Grace often sat on the old wooden counter entranced by the vamps. Sometimes, it had to be said, her piercing, solemn stare would unsettle the customers more than they could unsettle her. It often took a double take for them to realise the thing that was ‘off’ about her – the fact that, like her father and aunt, she had one blue and one green eye, inherited from her paternal grandmother’s line. Her unusual eyes were surrounded by the darkest, longest lashes, and when you matched that with her dark hair and her mother’s English Rose complexion, Grace Eleanor Nelson was clearly destined for great, although not conventional, beauty.

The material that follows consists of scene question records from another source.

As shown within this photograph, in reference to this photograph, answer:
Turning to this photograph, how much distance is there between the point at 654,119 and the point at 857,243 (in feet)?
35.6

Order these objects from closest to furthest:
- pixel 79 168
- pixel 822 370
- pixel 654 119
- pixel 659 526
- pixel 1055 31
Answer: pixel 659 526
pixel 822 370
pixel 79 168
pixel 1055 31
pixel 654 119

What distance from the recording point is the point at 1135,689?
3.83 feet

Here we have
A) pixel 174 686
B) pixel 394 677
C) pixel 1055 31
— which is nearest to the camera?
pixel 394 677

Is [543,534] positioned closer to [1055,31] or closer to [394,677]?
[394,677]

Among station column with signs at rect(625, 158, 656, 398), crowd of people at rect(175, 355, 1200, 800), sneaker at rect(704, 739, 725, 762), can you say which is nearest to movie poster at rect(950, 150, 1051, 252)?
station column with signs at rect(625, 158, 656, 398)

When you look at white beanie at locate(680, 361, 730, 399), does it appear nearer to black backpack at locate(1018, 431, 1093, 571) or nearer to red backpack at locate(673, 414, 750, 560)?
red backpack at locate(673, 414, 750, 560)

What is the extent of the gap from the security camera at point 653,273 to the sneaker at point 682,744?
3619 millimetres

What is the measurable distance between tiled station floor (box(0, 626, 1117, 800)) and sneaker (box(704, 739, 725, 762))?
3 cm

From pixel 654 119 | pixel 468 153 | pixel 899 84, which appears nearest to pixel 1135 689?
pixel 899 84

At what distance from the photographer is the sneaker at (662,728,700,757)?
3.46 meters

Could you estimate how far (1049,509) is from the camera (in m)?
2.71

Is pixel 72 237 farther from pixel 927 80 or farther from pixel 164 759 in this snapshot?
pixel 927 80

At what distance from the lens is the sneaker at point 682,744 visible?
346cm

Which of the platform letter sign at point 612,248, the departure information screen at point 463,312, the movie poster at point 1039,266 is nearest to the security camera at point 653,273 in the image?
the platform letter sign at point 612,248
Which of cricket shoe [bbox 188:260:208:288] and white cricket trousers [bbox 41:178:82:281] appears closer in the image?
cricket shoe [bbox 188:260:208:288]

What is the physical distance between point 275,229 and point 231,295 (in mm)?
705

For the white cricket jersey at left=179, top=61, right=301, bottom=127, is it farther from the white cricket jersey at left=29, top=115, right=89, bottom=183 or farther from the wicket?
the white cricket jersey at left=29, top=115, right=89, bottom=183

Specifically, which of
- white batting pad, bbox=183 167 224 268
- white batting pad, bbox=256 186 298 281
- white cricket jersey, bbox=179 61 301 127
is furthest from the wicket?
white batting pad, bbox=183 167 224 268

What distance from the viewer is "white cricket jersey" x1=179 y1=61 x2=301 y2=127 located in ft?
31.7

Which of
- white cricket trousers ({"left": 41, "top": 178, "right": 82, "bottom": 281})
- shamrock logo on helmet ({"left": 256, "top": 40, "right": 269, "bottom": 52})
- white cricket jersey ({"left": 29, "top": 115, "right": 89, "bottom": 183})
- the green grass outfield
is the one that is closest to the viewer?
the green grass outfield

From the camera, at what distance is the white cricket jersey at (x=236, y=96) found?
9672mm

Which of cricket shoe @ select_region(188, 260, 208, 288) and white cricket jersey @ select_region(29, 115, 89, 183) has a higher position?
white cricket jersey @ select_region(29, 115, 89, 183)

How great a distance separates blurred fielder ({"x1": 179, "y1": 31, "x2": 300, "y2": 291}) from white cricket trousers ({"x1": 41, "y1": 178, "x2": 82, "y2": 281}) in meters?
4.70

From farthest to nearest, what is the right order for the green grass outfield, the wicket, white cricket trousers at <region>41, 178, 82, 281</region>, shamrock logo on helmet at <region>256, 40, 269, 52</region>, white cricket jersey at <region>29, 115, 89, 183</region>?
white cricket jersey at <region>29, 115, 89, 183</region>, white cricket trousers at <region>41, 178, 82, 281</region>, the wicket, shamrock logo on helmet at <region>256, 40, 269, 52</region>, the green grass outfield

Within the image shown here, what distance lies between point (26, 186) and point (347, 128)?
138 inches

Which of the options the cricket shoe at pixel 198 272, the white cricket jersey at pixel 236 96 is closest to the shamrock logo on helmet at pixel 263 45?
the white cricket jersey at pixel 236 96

‘Hey!’ Jon’s voice, rising an octave and somehow simultaneously softening in tone, floated in from the tiny landing. ‘Who is this coming up the stairs to my little house?’
‘Cap’n Hook,’ came another voice – a child’s voice. ‘But I want a crocodile. Tick tock!’ The door to the lounge flew open and a mini-whirlwind came in, sporting a lop-sided eye-patch and brandishing a rubber dagger. ‘Bang bang!’ The whirlwind came to a sudden halt in front of Lissy and grinned through a mask of something unidentifiably, yes, sticky. ‘Bang bang!’ Cap’n Hook held the dagger aloft and pointed it at Lissy.
‘Darling, guns go bang bang. That’s a dagger,’ said Lissy.